What you have to do:
Look below for the line with "scientific name: Aves", then give it again exactly, along with every line that comes after it, the final line included.

Dataset entries
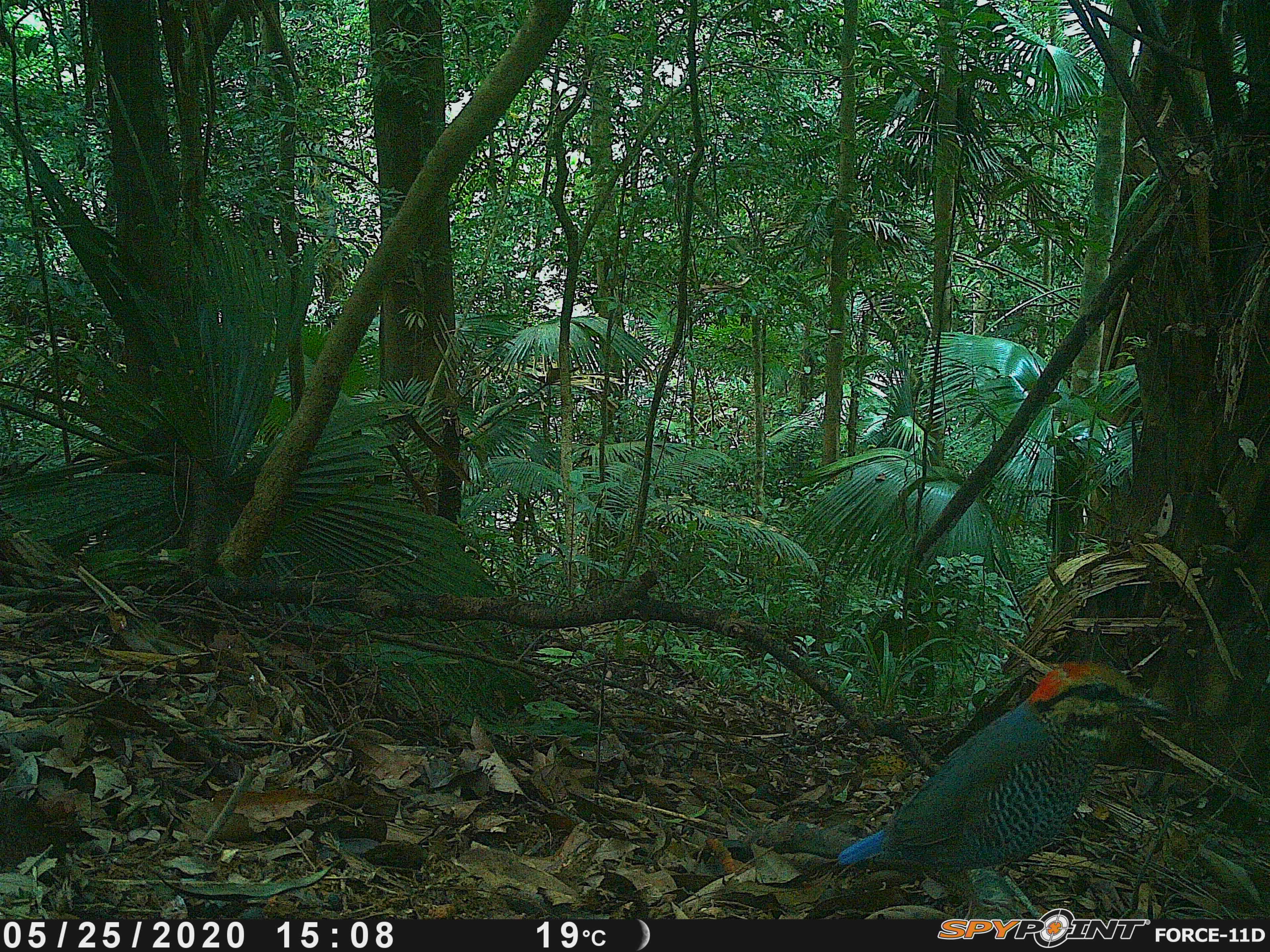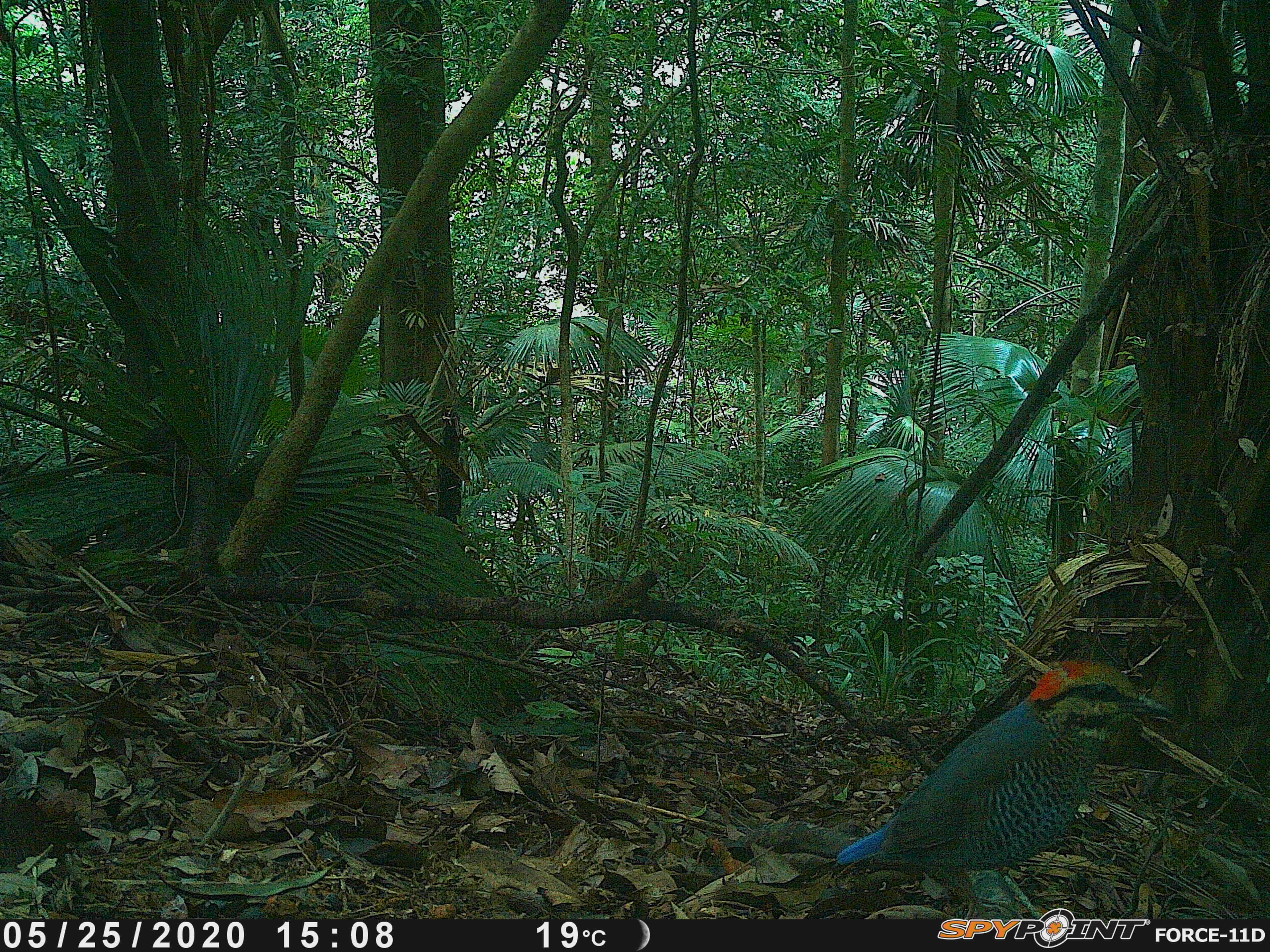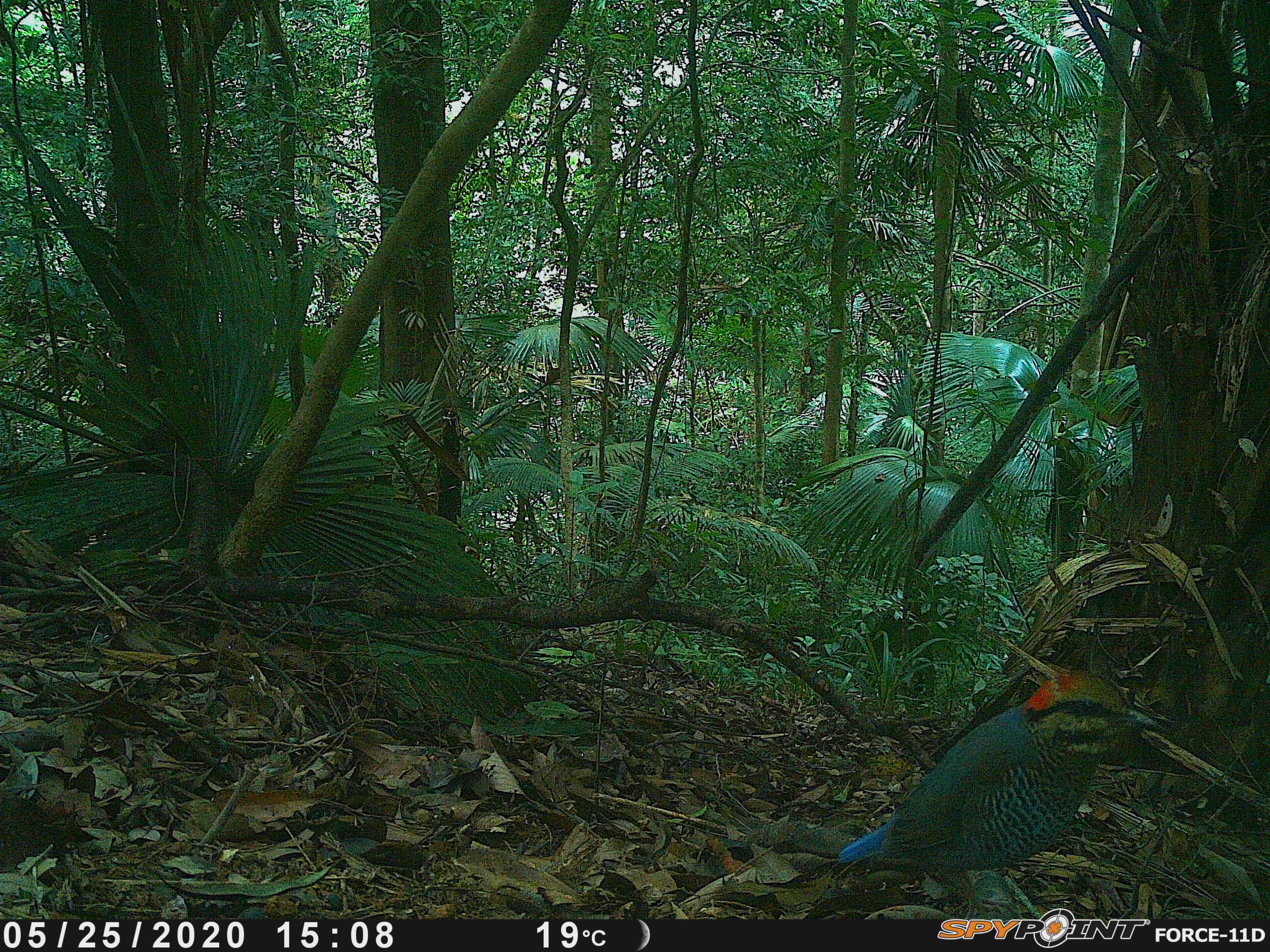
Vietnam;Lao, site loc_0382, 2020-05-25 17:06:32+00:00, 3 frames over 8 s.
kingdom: Animalia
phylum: Chordata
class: Aves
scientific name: Aves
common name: bird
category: unidentified bird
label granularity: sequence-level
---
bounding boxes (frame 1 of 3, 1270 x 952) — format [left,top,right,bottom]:
unidentified bird: [836,659,1172,919]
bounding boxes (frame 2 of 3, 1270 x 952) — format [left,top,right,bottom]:
unidentified bird: [836,659,1175,920]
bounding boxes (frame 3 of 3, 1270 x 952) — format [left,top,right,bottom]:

The completed task:
scientific name: Aves
common name: bird
category: unidentified bird
label granularity: sequence-level
---
bounding boxes (frame 1 of 3, 1270 x 952) — format [left,top,right,bottom]:
unidentified bird: [836,659,1172,919]
bounding boxes (frame 2 of 3, 1270 x 952) — format [left,top,right,bottom]:
unidentified bird: [836,659,1175,920]
bounding boxes (frame 3 of 3, 1270 x 952) — format [left,top,right,bottom]:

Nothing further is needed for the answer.